Authors:P F Plouin  D L Clement  H Boccalon  J Dormandy  I Durand-Zaleski  G Fowkes  L Norgren  T Brown
Affiliation:Hypertension Unit, Georges Pompidou European Hospital, Paris, France. pierre-francois.plouin@egp.ap-hop-paris.fr
Abstract:Atherosclerotic renal artery stenosis (ARAS) may cause hypertension, progressive renal failure, and recurrent pulmonary edema. It typically occurs in high risk patients with coexistent vascular disease elsewhere.
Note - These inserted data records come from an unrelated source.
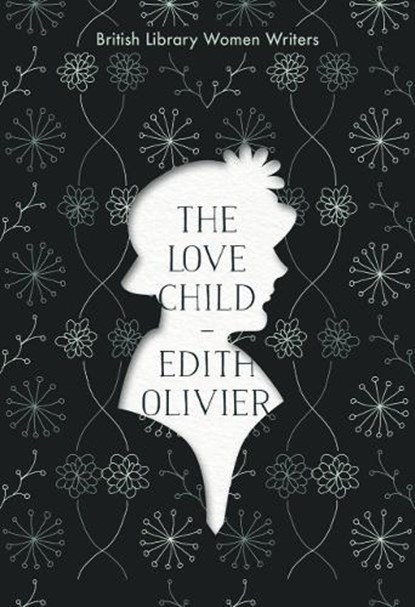 The Love Child, Edith Olivier - Paperback - 9780712353649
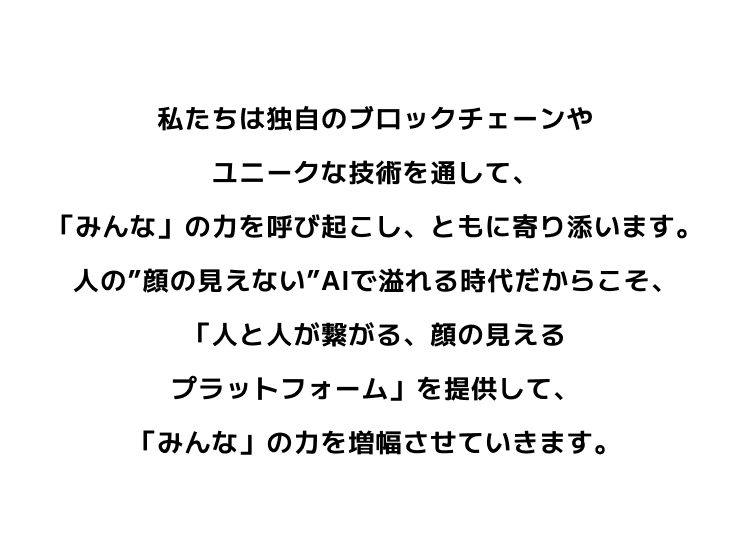 私たちは独自のブロックチェーンやユニークな技術を通して、「みんな」の力を呼び起こし、ともに寄り添います。人の”顔の見えない”AIで溢れる時代だからこそ、「人と人が繋がる、顔の見えるプラットフォーム」を提供して、「みんな」の力を増幅させていきます。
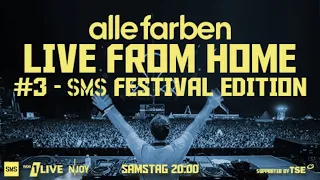 Alle Farben - Live From Home #3 SMS Festival Edition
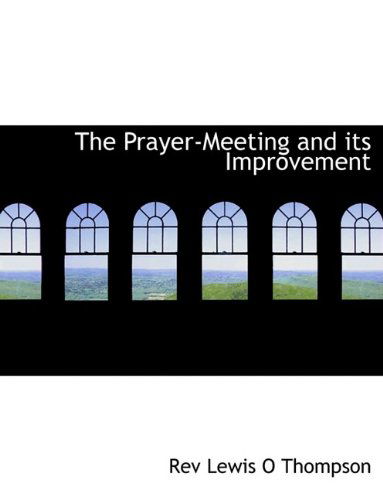 Cover for Lewis O Thompson · The Prayer-Meeting and Its Improvement (Paperback Book) [Large type / large print edition] (2009)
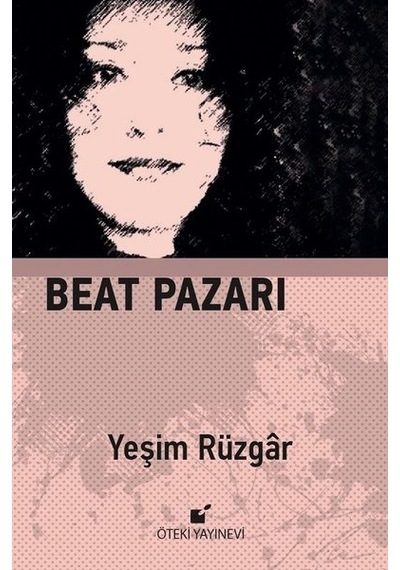 Beat Pazarı - Yeşim Rüzgar - Öteki Yayınevi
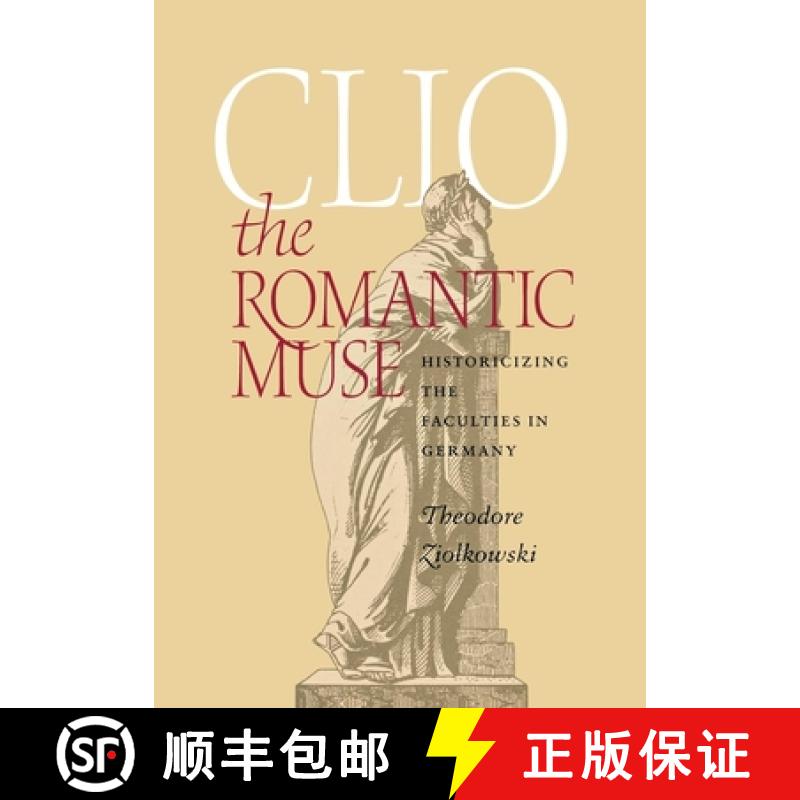 【3-4周达】Clio the Romantic Muse: Historicizing the Faculties in Germany [9780801442025]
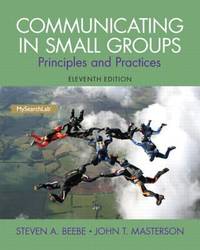 Communicating in Small Groups : Principles and Practices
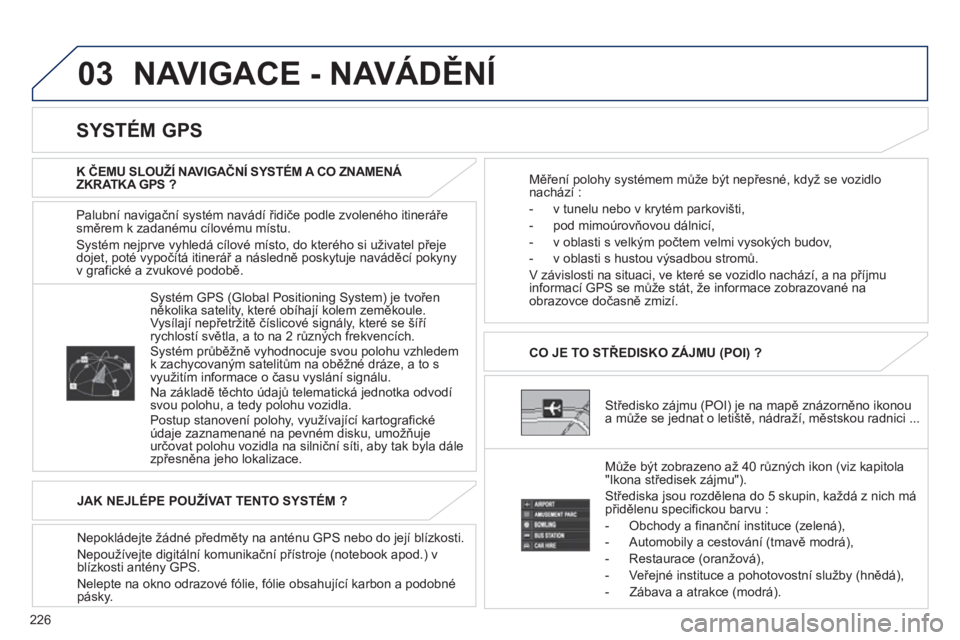 PEUGEOT 4008 2012  Návod na použití (in Czech) 226
03  NAVIGACE - NAVÁDĚNÍ 
Palubní navigačn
Most patients with ARAS are likely to die from coronary heart disease or stroke before end-stage renal failure occurs. Recent controlled trials have shown that most patients undergoing angioplasty to treat renovascular hypertension still need antihypertensive agents 6 or 12 months after the procedure. Nevertheless, the number of antihypertensive agents required to control blood pressure adequately is lower following angioplasty than for medication alone. Trials assessing the value of revascularization for preserving renal function or preventing clinical events are only in the early recruitment phase. Revascularization should be undertaken in patients with ARAS and resistant hypertension or heart failure, and probably in those with rapidly deteriorating renal function or with an increase in plasma creatinine levels during angiotensin-converting enzyme inhibition. With or without revascularization, medical therapy using antihypertensive, hypolipidemic and antiplatelet agents is necessary in almost all cases.